In a statement to AAP FactCheck, a TGA spokesperson said the regulator had determined COVID-19 vaccines to be causally linked to only one of those deaths, which was a person affected by Thrombosis with Thrombocytopenia Syndrome (TTS) due to the AstraZeneca vaccine.

“The reporting of an adverse event to the TGA does not mean the event was caused by the vaccination. In some cases adverse events may occur coincidentally after vaccination,” the spokesperson said in an email.

“Our analysis includes comparing expected natural death rates to observed death rates following immunisation. To date, the observed number of deaths reported after vaccination is actually less than the expected number of deaths.”

The May 27 update includes similar context, reiterating: “Apart from the single Australian case in which death was linked to TTS, COVID-19 vaccines have not been found to cause death.” More than 3.6 million vaccine doses had been administered in Australia by May 23.

Professor Louisa Jorm, the director of UNSW’s Centre for Big Data Research in Health, told AAP FactCheck that an average of 464 Australians died every day in 2019 before the COVID-19 pandemic, including an average of 348 people aged 70 or over.

She said it is inevitable that some deaths will occur shortly after COVID-19 vaccination – but this did not mean the vaccines were the cause.

“The COVID-19 vaccination rollout is prioritising the protection of people who are most likely to die from COVID-19,” she said in an email.

“These people are already at high risk of dying due to their age and/or underlying health problems. Therefore it is totally to be expected that (unrelated) deaths will occur soon after vaccination.”

Anybody can report an adverse event to the TGA, however its spokesperson told AAP FactCheck that around four out of five cases are logged by health professionals or state and territory public health units.

Official data from the US and the UK has been similarly misused to falsely claim vaccines have caused large numbers of deaths.

AAP FactCheck previously examined a claim that the US VAERS database showed a string of vaccine deaths; in fact, the database represents unverified reports of deaths subsequent to vaccination which authorities said were not linked to the inoculations.
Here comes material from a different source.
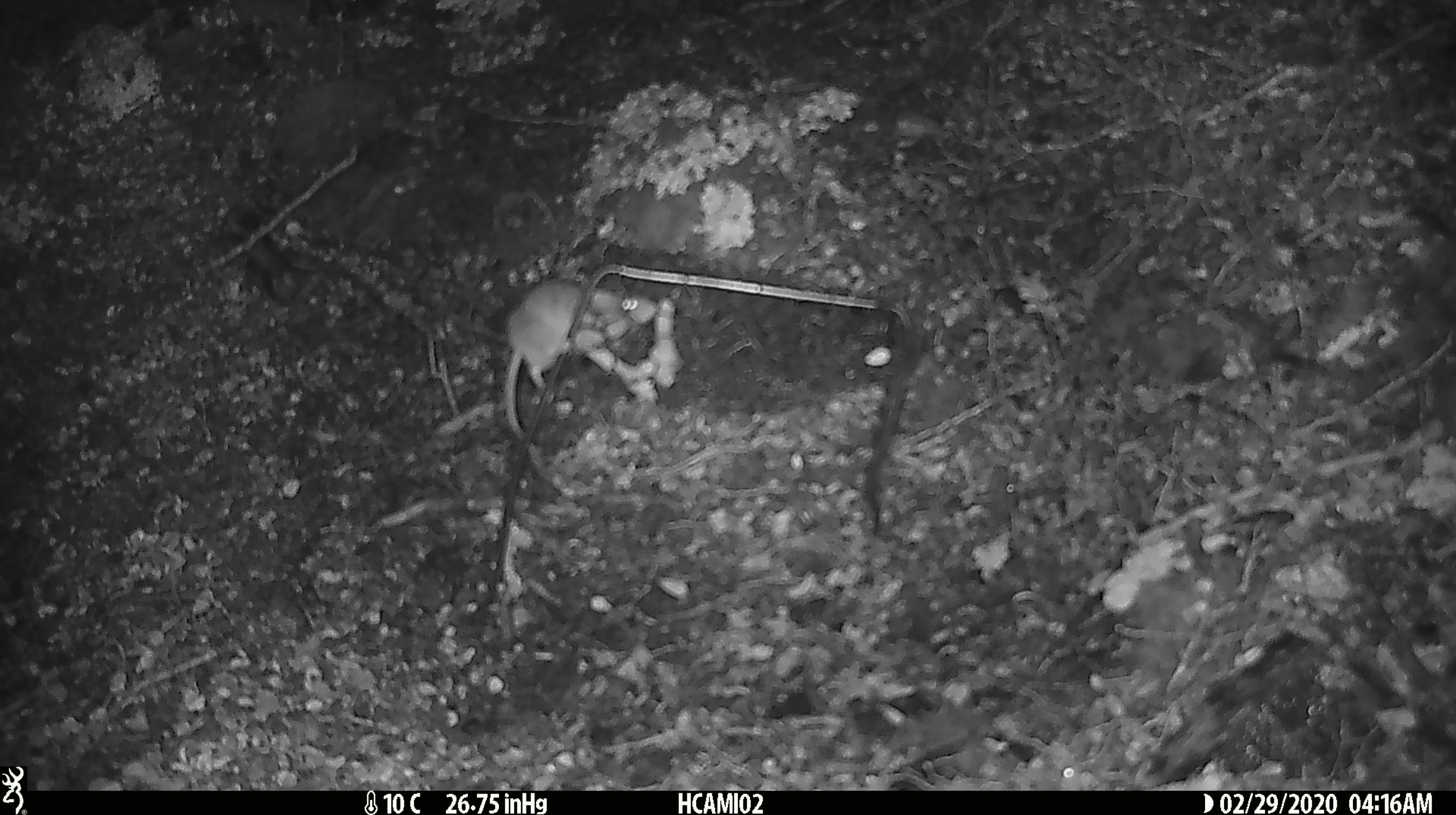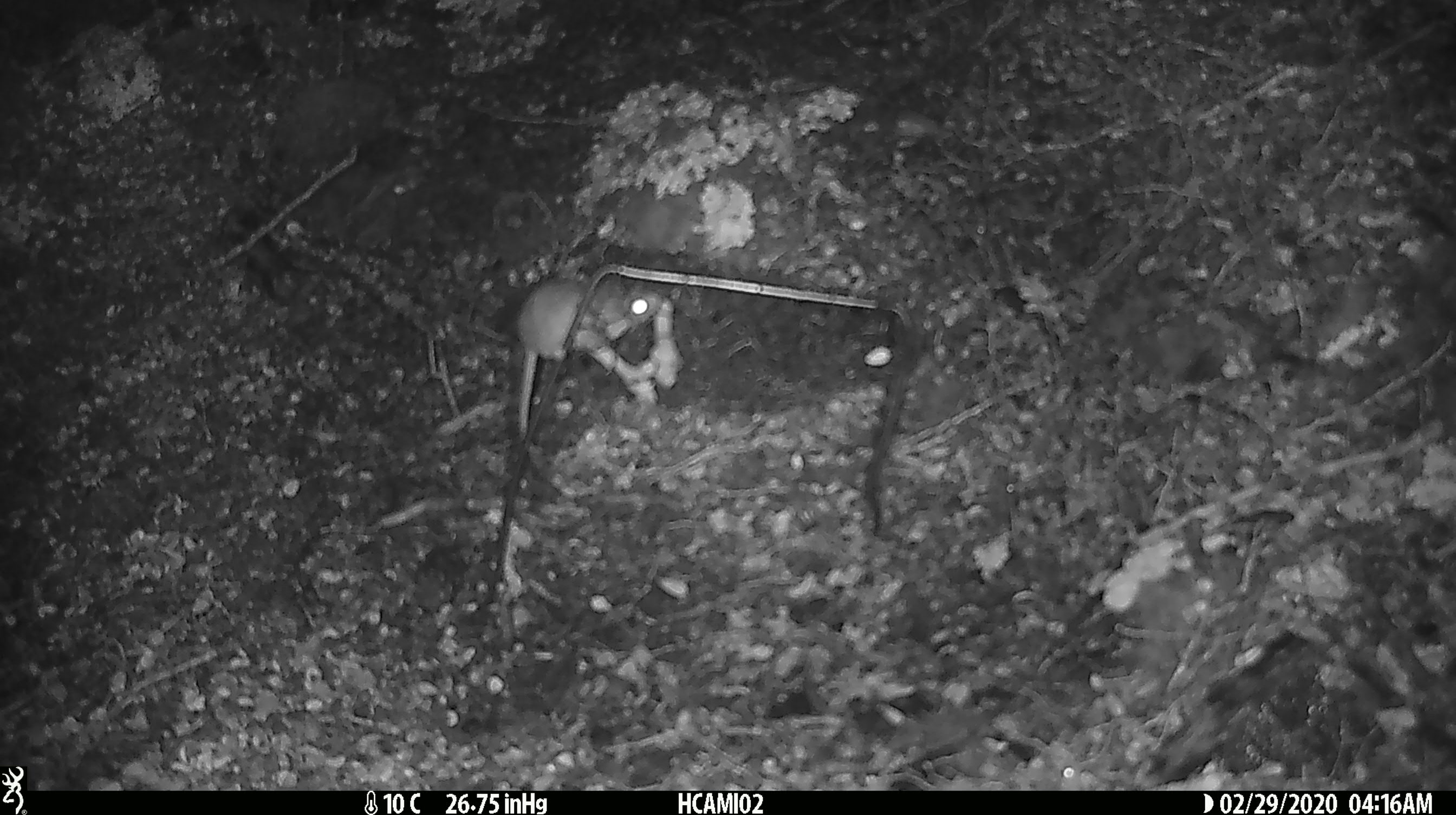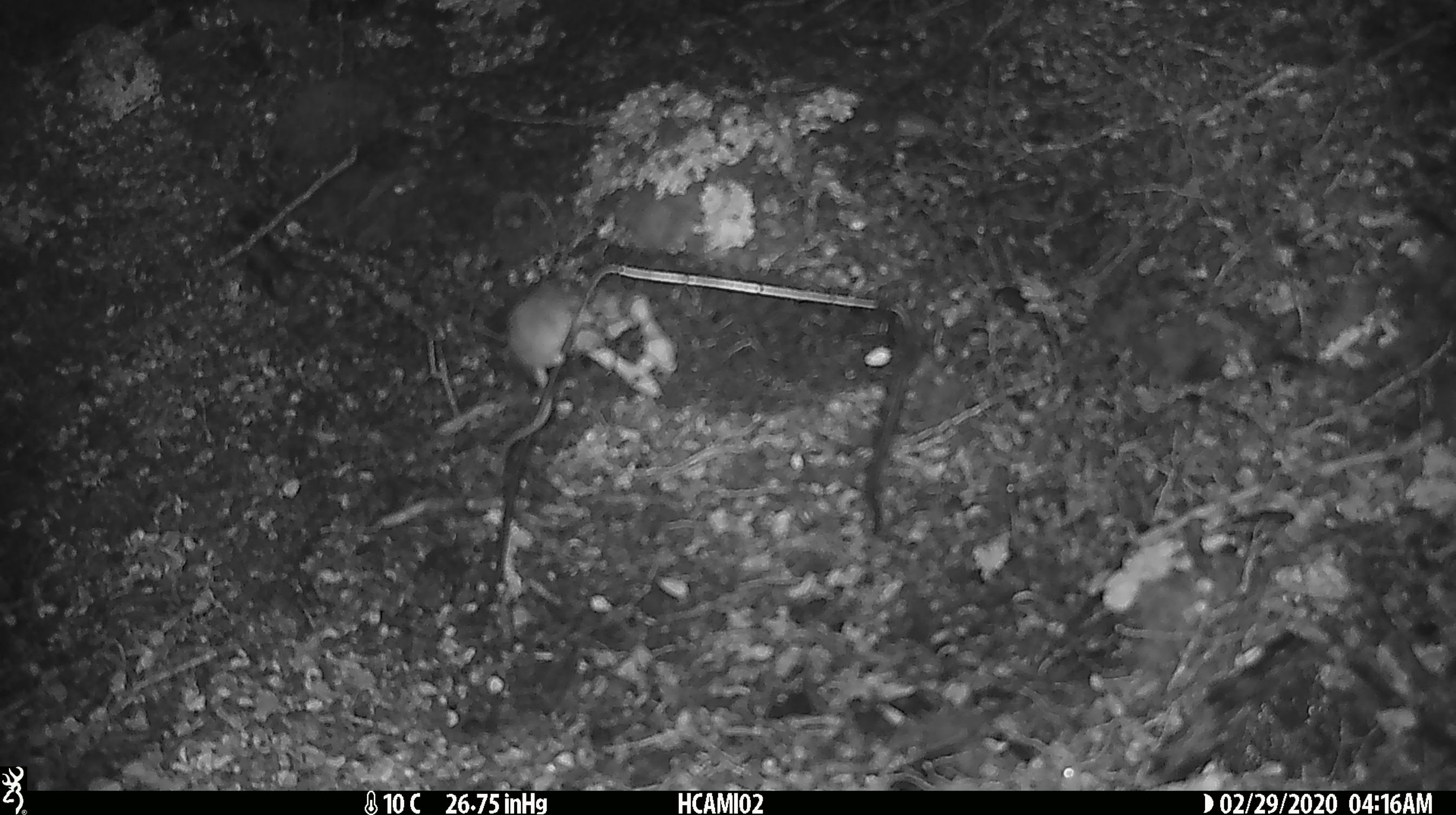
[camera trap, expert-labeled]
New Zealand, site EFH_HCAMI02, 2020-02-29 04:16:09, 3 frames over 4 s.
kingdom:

In the UK, claims that hundreds of people died from COVID-19 vaccines last year were similarly found to be a misrepresentation of vaccine safety data.

The TGA’s spokesperson noted the misuse of its logo in the meme could constitute a Commonwealth criminal offence on the grounds of impersonating an official body, and the matter had been referred to the Australian Federal Police.

“The alleged posting, particularly of false information surrounding deaths from ‘COVID-19 vaccines’ with the (health) department’s and TGA’s apparent endorsement is particularly concerning,” the spokesperson said.

The Verdict

The post falsely claims that 210 people have died in Australia as a result of COVID-19 vaccines. The figure in the post refers to the number of people who have died after receiving the vaccine, a figure authorities say is less than the expected natural death rate for a similar cohort of the wider population.

Only one death from the tally had been directly linked to a COVID-19 vaccination.

False – Content that has no basis in fact.